Carlos Cardoso 6 anos atrás
Copa do Mundo e eventos similares costumam colocar o Gerador de Hipérboles da imprensa no 11, e essa não é exceção. Junte a isso a memória de peixe dourado dos leitores e a incapacidade quase religiosa de todo mundo de fazer pesquisas no Google e temos uma tempestade perfeita de bobagem, como a história de que a comemoração do gol do México contra a Alemanha desencadeou um TERREMOTO.
É sério. A alegação, claro, não o fato ocorrido.
Primeiro de tudo, vamos descartar o óbvio. Apesar de ter gente do telefone-sem-fio dizendo, não foi a torcida pulando NA RÚSSIA que desencadeou o tremor. Na verdade nada desencadeou tremor nenhum. Do mesmo jeito que fazer xixi pra cima não é chuva, provocar uma vibração detectável no solo não é um terremoto, é… uma vibração detectável no solo.
O que aconteceu: dois sismógrafos do Instituto de Investigações Geológicas e Atmosféricas do México detectaram um evento sísmico no momento do gol. Os dois sensores estavam bem próximos a um estádio lotado de gente assistindo ao jogo.
Veja a localização do sensor AM.R6FD1, em Benito Juarez, em relação ao estádio.

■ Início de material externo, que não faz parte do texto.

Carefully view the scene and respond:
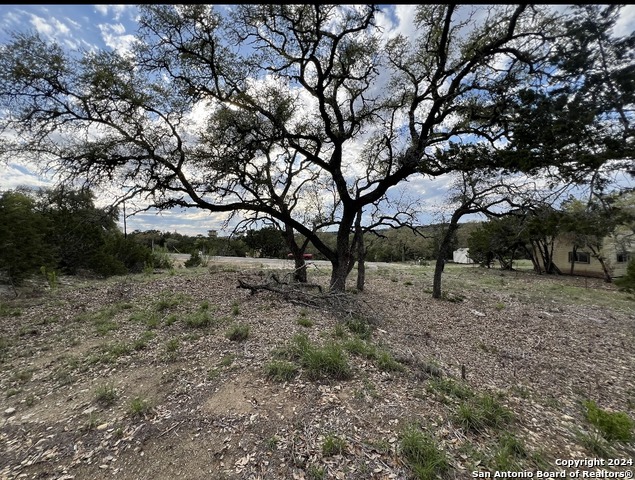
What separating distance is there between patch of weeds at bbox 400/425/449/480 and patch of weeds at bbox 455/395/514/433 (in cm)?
52

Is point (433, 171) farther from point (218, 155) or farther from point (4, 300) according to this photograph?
point (4, 300)

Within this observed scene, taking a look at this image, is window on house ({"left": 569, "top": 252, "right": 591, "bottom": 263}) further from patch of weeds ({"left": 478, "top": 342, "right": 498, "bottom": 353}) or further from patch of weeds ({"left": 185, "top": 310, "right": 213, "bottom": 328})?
patch of weeds ({"left": 185, "top": 310, "right": 213, "bottom": 328})

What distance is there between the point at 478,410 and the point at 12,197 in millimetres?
11023

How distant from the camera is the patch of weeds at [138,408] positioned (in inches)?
112

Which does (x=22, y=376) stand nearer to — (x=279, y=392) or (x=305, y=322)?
(x=279, y=392)

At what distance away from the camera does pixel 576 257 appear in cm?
1948

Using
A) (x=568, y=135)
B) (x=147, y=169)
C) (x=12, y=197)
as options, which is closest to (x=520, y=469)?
(x=568, y=135)

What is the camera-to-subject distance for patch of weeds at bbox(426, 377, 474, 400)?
3268mm

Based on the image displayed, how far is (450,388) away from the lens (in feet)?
11.0

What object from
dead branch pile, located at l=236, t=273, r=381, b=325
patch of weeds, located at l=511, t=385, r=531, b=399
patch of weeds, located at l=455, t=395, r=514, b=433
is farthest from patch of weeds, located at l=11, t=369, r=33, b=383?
patch of weeds, located at l=511, t=385, r=531, b=399

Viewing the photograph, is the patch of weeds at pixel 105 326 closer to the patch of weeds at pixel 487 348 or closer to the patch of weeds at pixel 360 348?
the patch of weeds at pixel 360 348

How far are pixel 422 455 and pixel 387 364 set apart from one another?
58.1 inches

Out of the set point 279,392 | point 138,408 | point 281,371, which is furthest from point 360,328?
point 138,408

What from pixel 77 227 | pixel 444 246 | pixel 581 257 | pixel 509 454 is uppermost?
pixel 77 227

Como todo mundo que já se escondeu de dinossauros sabe, vibrações são ondas percorrendo um meio, e podem ser muito fortes ou muito fracas, a capacidade de detectar essas vibrações varia de equipamento pra equipamento. O app do seu celular (mais sobre isso depois) não é grande coisa, a maioria dos sismógrafos made in china são uma boa porcaria, e não seriam aprovados pelos padrões de qualquer bom laboratório.
O sismógrafo da foto por exemplo, é muito limitado, a única coisa que informa é a direção da onda sísmica.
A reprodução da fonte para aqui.